Kansas City's defensive prowess is well-known, with outside linebacker Justin Houston certain to cause Washington problems rushing off the edges. Defensive coordinator Bob Sutton usually likes to move Houston around, but he'll be smart in this game and keep No. 50 away from standout Redskins left tackle Trent Williams.
The Chiefs can swarm on the pass pocket, but their own offense is criminally underrated. Washington will know all about Jeremy Maclin from his days with the Eagles, yet the greater threats come from diminutive burners Albert Wilson and Tyreek Hill.
The latter is a weapon with multiple uses, one who can strike from numerous alignments. Reid is never short of creative ways of putting the ball in Hill's hands.

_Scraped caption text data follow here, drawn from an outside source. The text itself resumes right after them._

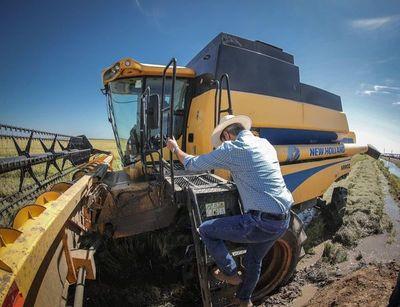 Mario Abdo vaticina un buen año para el sector agrícola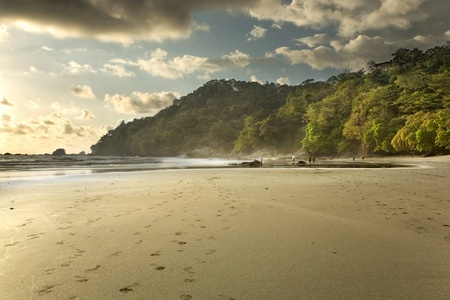 A jungle rain forest beach in Costa Rica at sunset, in Manuel Antonio National Park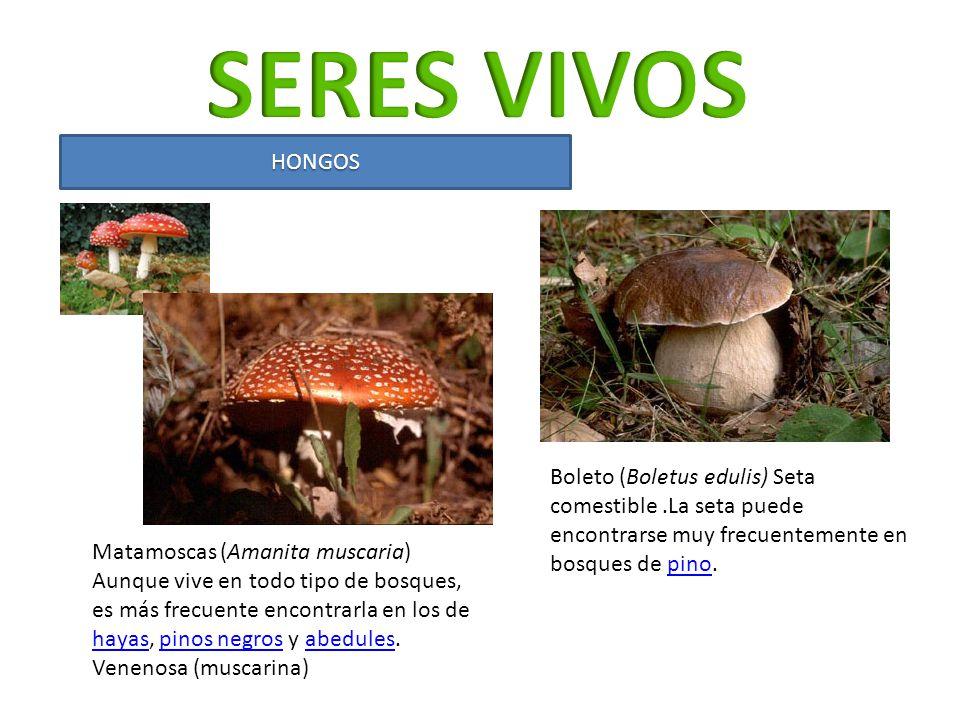 HONGOS Matamoscas (Amanita muscaria) Aunque vive en todo tipo de bosques, es más frecuente encontrarla en los de hayas, pinos negros y abedules. hayas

Reid's clever scheming and the Chiefs' penchant for big plays in every phase of the game will give the Redskins too much to do to keep pace.

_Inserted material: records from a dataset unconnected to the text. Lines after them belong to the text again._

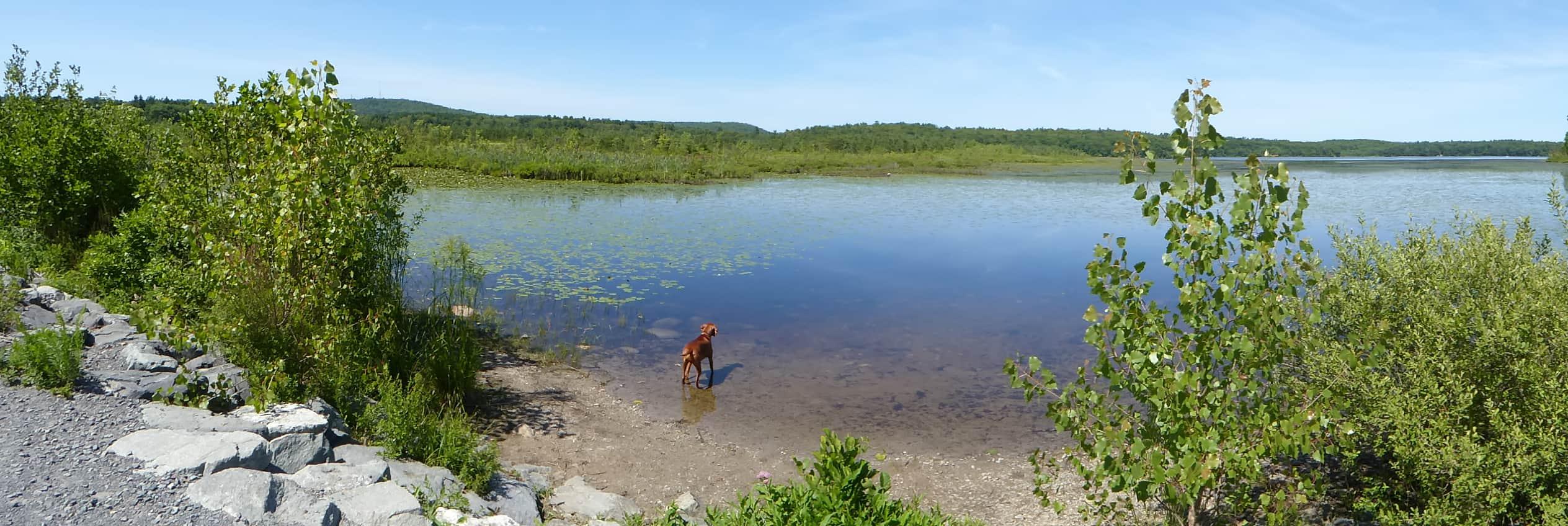 summer day at ponkapoag pond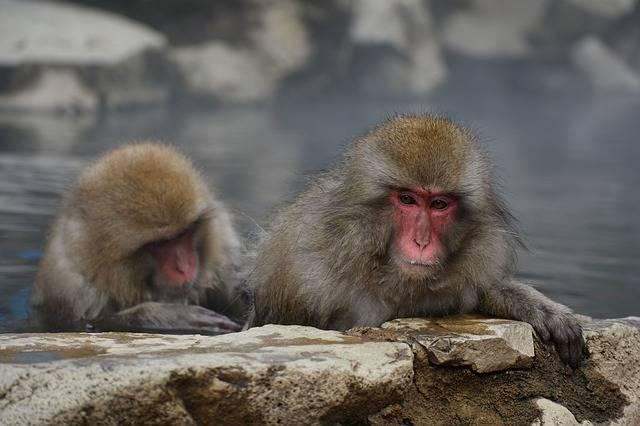 Animal Monkey Baby Japanese · Free photo on Pixabay (62952)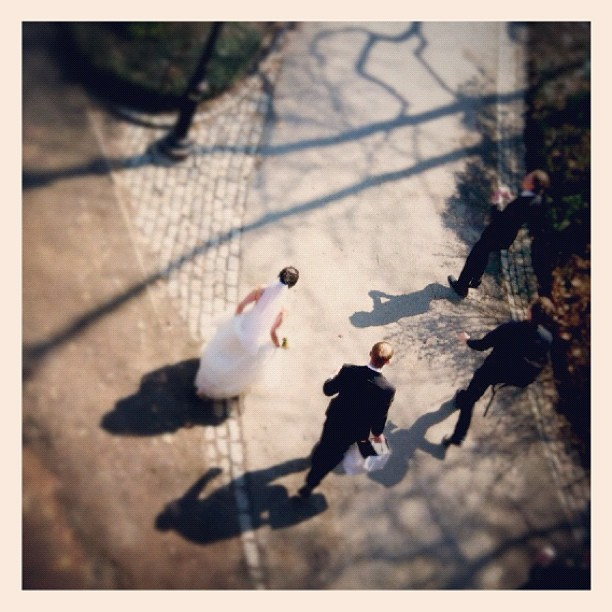Somebody down there got married #birdseye #wedding #shadows #seenonmyrun (Taken with Instagram at Central Park - Bridle Path)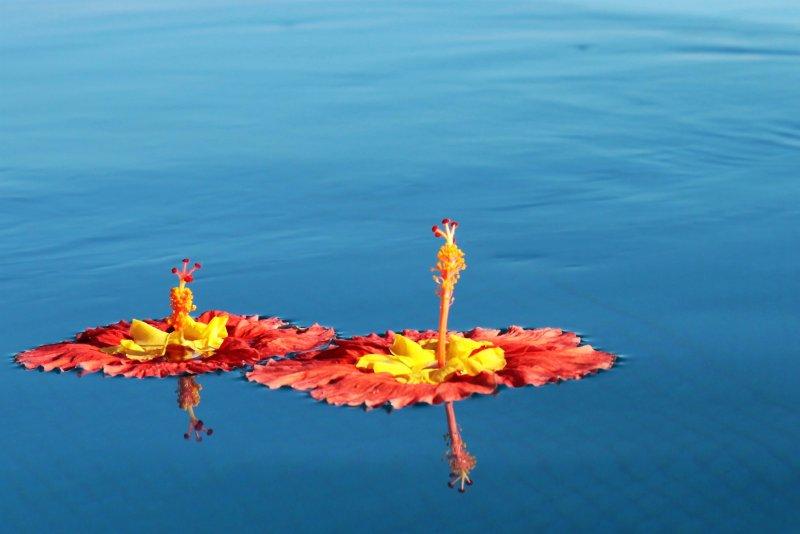 pool flower (2).jpg
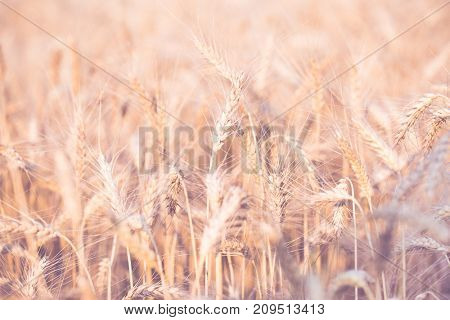 Photo of spikelets on blurred background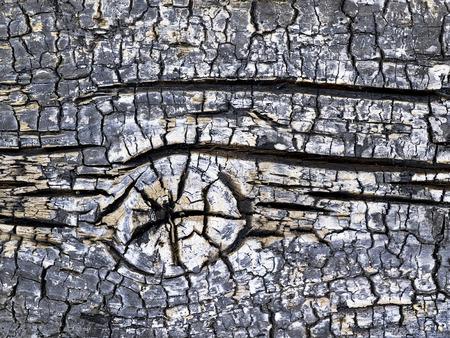 quemado: Ramificaci�n de madera quemada negro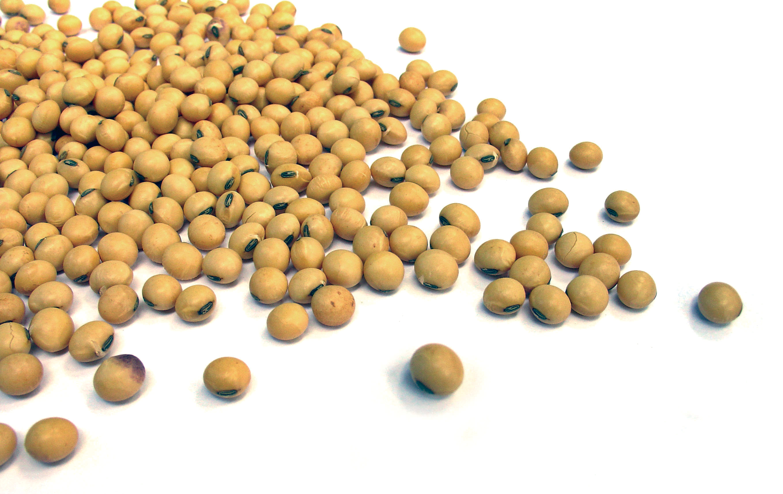 soia_aliments rics en proteïnas vegetals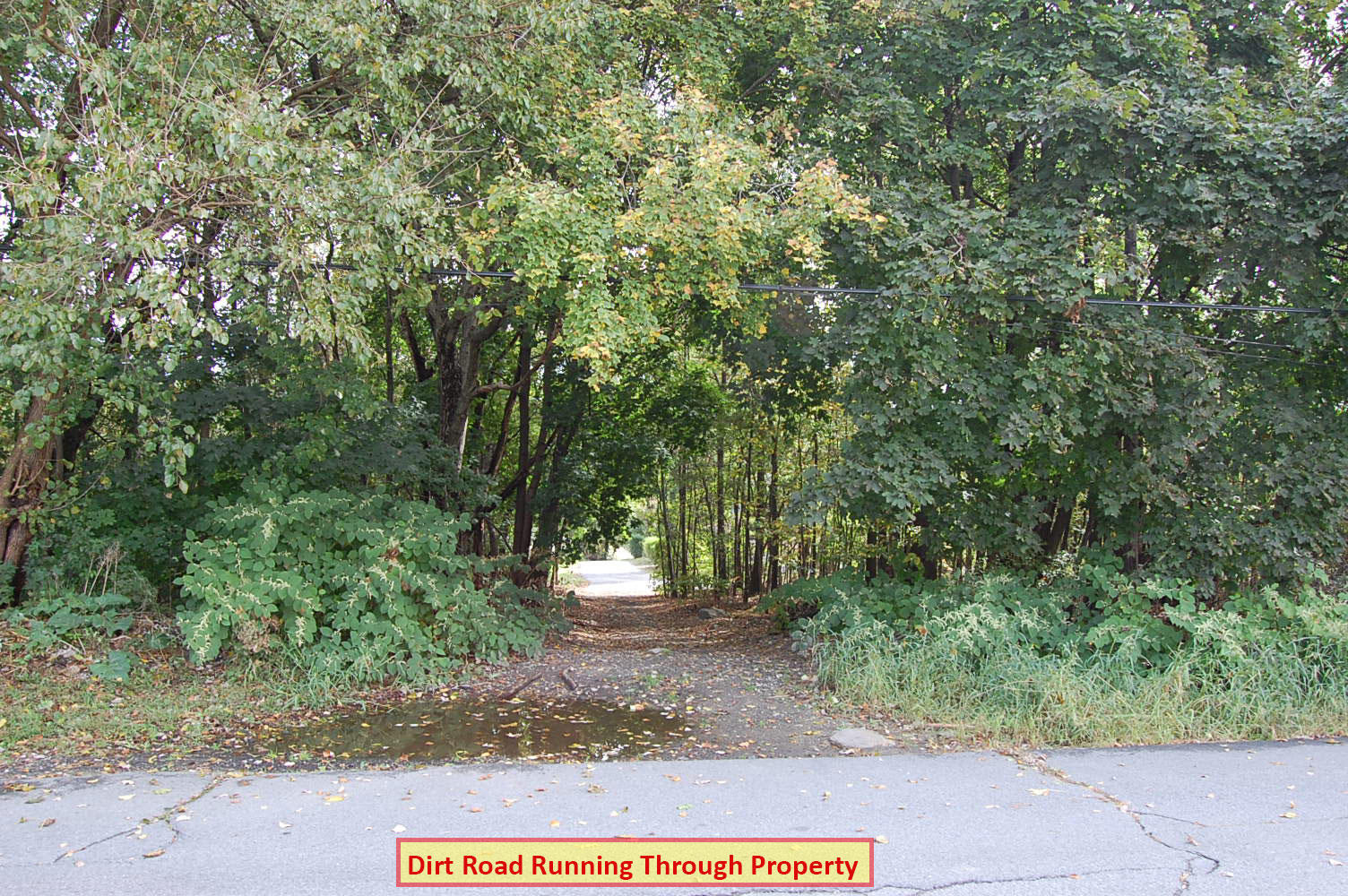 Rare Two Parcel Lot Sold as One in Vibrant Community - Image 5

Week 6: Home vs. San Francisco 49ers
More than most teams, the Redskins should know the hidden truth about rookie San Francisco 49ers head coach Kyle Shanahan. Namely that he's a great designer of players but not a great play-caller.
Shanahan proved as much during Super Bowl LI, where his decision to ignore the run in the second half was as big a reason for the Atlanta Falcons' collapse against the New England Patriots as any other factor.

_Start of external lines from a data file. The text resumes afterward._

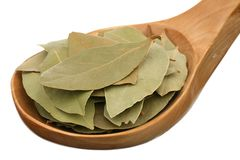 Bay leaf in a wooden spoon Royalty Free Stock Photography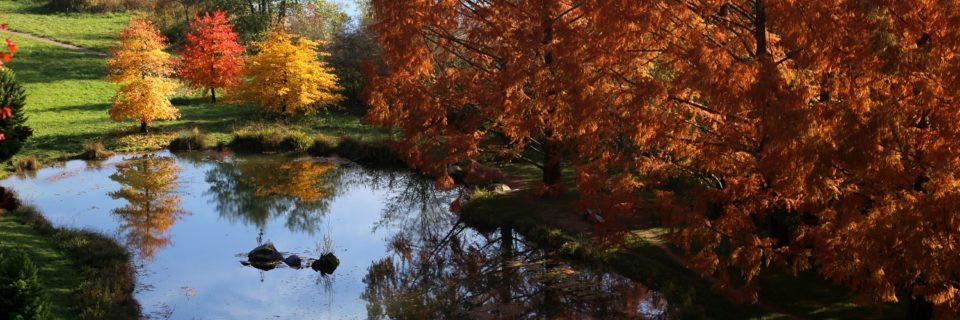 Les couleurs d'automne à l'Arboretum
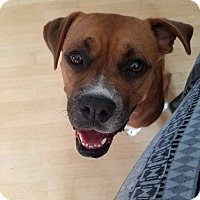 Adopt A Pet :: Molly-COURTESY POST - Chesterfield, MI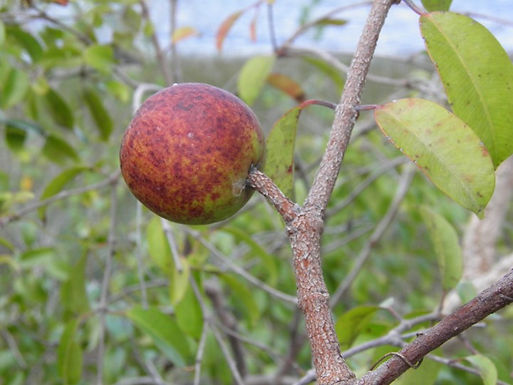 The biometric analysis of fruits and seeds as a tool to quantify the sub-estimated variability in the native tree species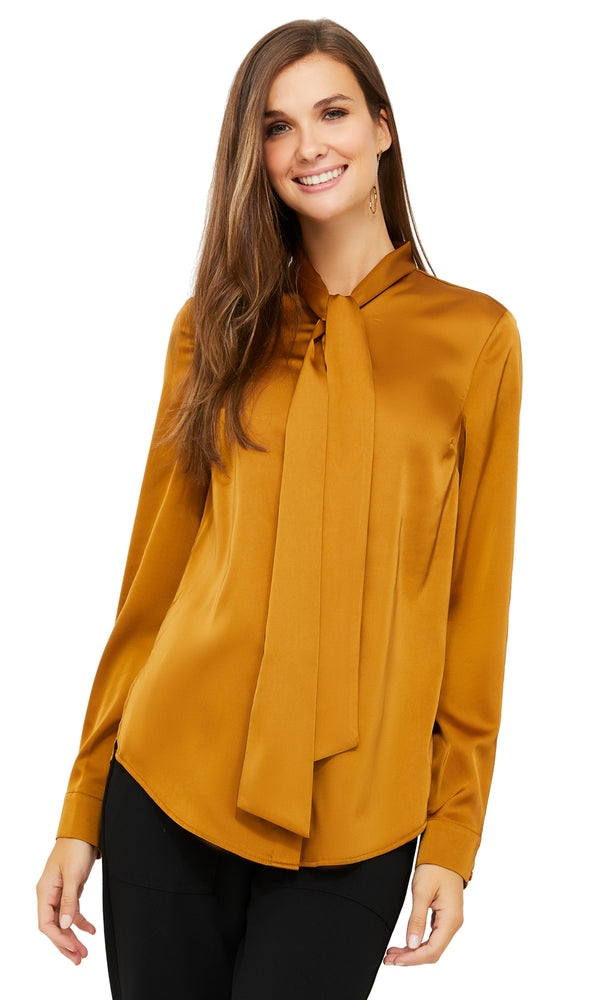 Long Sleeve Shawl Tie Collar Blouse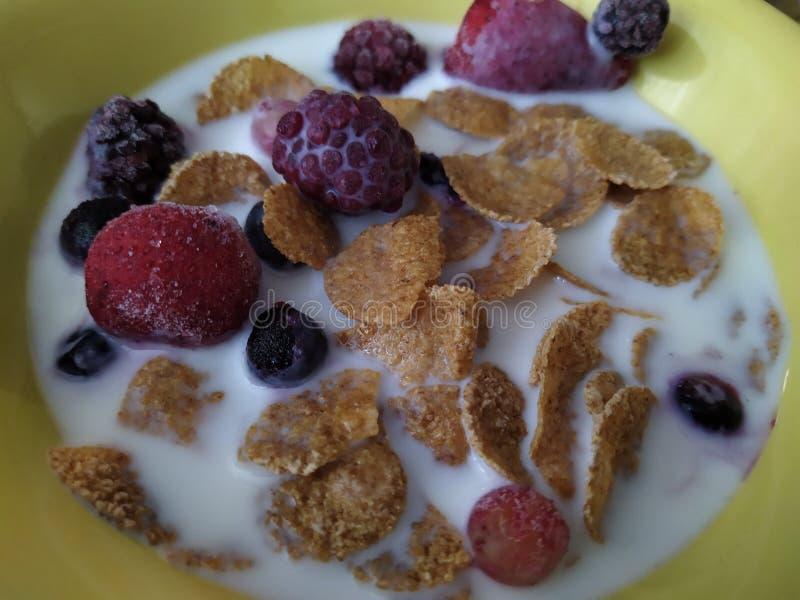 Завтрак мозоли домодельный с ягодами стоковые фото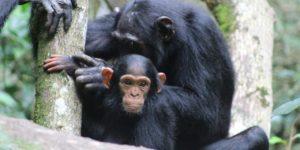 5 incredible primate and birding safaris in Uganda and Rwanda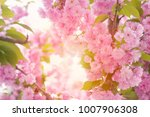 cherry pink blossoms close up ... | Shutterstock . vector #1007906308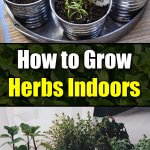 How to Grow Herbs Indoors - Easy Balcony Gardening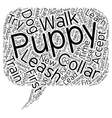 Learn The Strategies To Train Your Puppy To Accept vector image vector image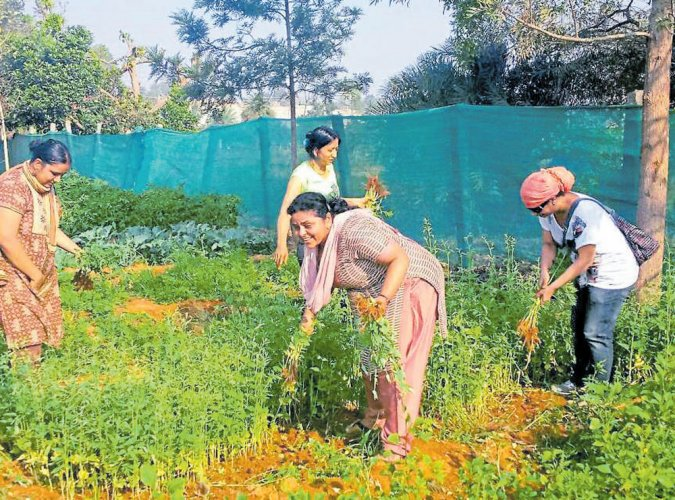 Bengalureans turn urban farmers to reconnect with nature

The younger Shanahan doesn't have the same quality weapons in the Bay Area he worked with in Atlanta. In fact, there is still a rather large hole at quarterback the Niners need to fill before the season starts.
Yet if Shanahan and general manager John Lynch make the right call under center, the 49ers might surprise a few people this season. The Shanahan blueprint can make stars out of players such as wide receivers Jeremy Kerley and Marquise Goodwin, who will work alongside former Washington wideouts Aldrick Robinson and Garcon.
It's the latter's ability to win over the middle and dominate after the catch that could cause problems for a Redskins defense still lacking elite-level athleticism at inside linebacker and safety.
However, the bigger concern may come from a running game defined by the time-tested Shanahan template. You know the one, it's the template Shanahan and father Mike used to turn a litany of late-round running backs into 1,000-yard rushers at the pro level, including Alfred Morris, who posted a trio of 1,000-yard seasons for the Redskins after being drafted in the sixth round in 2012.
Now, the younger Shanahan is working with Carlos Hyde and free agents DuJuan Harris and Tim Hightower, another former member of the Burgundy and Gold. The addition of ex-Baltimore Ravens fullback Kyle Juszczyk in free agency will only help the 49ers running game take off on Shanahan's watch.
This is the type of game the Redskins signed Terrell McClain, Stacy McGee and Zach Brown for. Washington's greater talent along the front seven can be made to count against so many familiar faces.
More importantly, the 49ers still don't have the resources defensively to resist Washington's scoring power. Cousins, Reed, Vernon Davis, Pryor and Crowder will outscore Shanahan's fledglings.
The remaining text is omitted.